Albert Windisch (17 May 1878 – 1 April 1967) was a German painter, Academy Professor and typographer. Windisch was successful as a painter and as a typographer as well. As a painter, he preferred urban scenes and portraits and after 1945 mainly floral motifs. For Klingspor he designed in 1917 the Windisch cursive font, later he worked for the Stempel foundry.

== Life ==
Albert was born in Friedberg, Hesse, as a son of the bakery owner Georg Windisch Windisch who supplied the Grand Duke of Hesse and the Tsar's family during their stays in Germany. The residential and commercial building in Usagasse 14 in Friedberg hosts a bakery until today.

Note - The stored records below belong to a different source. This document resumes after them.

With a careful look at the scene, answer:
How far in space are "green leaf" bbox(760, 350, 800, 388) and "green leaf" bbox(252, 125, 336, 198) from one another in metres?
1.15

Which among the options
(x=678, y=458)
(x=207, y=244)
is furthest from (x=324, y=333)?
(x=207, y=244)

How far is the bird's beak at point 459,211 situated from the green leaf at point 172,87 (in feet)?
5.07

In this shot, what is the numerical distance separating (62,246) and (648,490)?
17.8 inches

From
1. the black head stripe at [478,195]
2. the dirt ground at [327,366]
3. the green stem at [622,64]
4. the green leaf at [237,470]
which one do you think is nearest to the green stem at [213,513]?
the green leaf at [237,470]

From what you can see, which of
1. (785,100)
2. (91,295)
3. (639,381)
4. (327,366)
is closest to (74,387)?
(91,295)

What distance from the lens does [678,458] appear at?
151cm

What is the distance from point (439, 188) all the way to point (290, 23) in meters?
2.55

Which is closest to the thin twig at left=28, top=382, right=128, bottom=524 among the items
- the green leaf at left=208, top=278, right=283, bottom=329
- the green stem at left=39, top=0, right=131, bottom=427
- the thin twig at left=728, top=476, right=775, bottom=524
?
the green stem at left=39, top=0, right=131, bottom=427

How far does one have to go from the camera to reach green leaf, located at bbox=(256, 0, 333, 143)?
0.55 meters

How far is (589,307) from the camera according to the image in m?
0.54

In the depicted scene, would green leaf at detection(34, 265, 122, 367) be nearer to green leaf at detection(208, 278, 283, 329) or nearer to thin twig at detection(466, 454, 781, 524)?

Windisch first visited the Royal School of Art in Berlin, then he studied at the Academy of Arts, Berlin and from 1901 at the Academy of Fine Arts, Munich. From 1905 he taught commercial art at the School of Applied Arts in Frankfurt and was in contact with the art historian Fritz Wichert, their correspondence is preserved. With Wichert he worked on the integration of the former School of Applied Arts (Kunstgewerbeschule) into the Städelschule. After the dismissal of Willi Baumeister by the Nazis Windisch had also to teach the classes of Baumeister.

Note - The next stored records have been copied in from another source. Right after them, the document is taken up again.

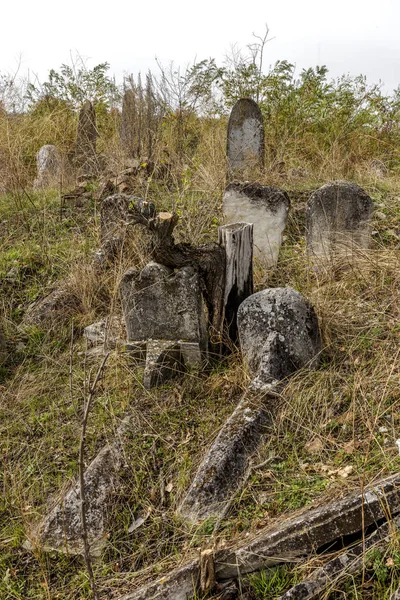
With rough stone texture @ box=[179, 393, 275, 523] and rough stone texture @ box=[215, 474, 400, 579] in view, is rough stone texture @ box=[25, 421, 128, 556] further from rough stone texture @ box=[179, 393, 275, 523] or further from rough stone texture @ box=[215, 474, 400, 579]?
rough stone texture @ box=[215, 474, 400, 579]

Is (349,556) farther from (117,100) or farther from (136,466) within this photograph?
(117,100)

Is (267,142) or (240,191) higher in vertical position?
(267,142)

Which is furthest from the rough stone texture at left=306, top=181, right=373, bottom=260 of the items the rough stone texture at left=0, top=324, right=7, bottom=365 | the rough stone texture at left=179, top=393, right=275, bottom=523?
the rough stone texture at left=0, top=324, right=7, bottom=365

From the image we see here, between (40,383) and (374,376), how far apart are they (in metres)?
2.52

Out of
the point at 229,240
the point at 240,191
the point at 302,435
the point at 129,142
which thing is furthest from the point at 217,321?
the point at 129,142

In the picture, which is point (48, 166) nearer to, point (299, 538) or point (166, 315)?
point (166, 315)

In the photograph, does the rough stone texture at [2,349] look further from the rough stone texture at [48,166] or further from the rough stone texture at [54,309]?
the rough stone texture at [48,166]

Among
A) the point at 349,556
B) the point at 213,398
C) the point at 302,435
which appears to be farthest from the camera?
the point at 213,398

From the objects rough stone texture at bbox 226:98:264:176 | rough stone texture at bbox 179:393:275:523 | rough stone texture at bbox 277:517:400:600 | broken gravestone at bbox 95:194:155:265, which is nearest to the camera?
rough stone texture at bbox 277:517:400:600

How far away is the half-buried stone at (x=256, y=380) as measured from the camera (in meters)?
3.18

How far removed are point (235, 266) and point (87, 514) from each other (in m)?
2.05

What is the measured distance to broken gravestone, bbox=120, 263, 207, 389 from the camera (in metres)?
4.24

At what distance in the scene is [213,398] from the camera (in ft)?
13.2

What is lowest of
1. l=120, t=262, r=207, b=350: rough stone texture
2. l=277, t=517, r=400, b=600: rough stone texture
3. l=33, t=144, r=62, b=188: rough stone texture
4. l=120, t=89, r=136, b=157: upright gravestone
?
l=277, t=517, r=400, b=600: rough stone texture
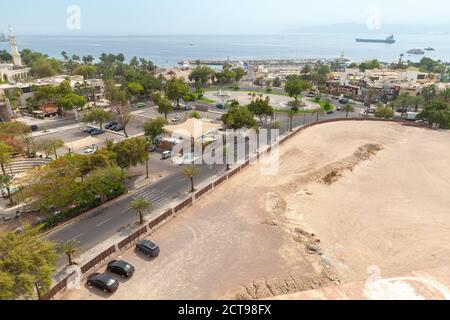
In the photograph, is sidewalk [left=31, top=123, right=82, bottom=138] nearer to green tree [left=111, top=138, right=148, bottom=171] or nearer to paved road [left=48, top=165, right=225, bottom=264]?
green tree [left=111, top=138, right=148, bottom=171]

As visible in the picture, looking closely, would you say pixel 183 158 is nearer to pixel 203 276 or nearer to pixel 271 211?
pixel 271 211

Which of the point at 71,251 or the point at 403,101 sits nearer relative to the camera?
the point at 71,251

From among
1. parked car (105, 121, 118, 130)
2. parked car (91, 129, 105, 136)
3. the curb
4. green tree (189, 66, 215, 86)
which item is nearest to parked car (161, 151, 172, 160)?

Among his students were the later known as degenerate artists defamed Kurt Scheele and Moritz Coschell, and the typographer Herbert Post. To Rudolf Koch and his circle he had a friendship and cooperation.

Windisch was from 1913 member of the Deutscher Werkbund and a member of Weimar society of bibliophiles. From 1921 he belonged to the German Confederation of commercial artist (local group Offenbach) and from 1930 he was the chairman of the Rhine-Main-group, this position he held also after 1933, and in this role his name is written in the imprint of a publication of a speech by Joseph Goebbels at the Reichskulturkammer (Chamber of Culture) on November 15, 1933.

Until the 1960s Windisch taught at the Städelschule. Windisch donated drawings by Wilhelm Conrad in 1958 to the Frankfurt Art Association. About his life's work, the Frankfurter Rundschau in 1958 wrote an extensive review on his 80th Birthday, the Frankfurter Allgemeine Zeitung on his 85th Birthday. He died in Frankfurt, aged 88.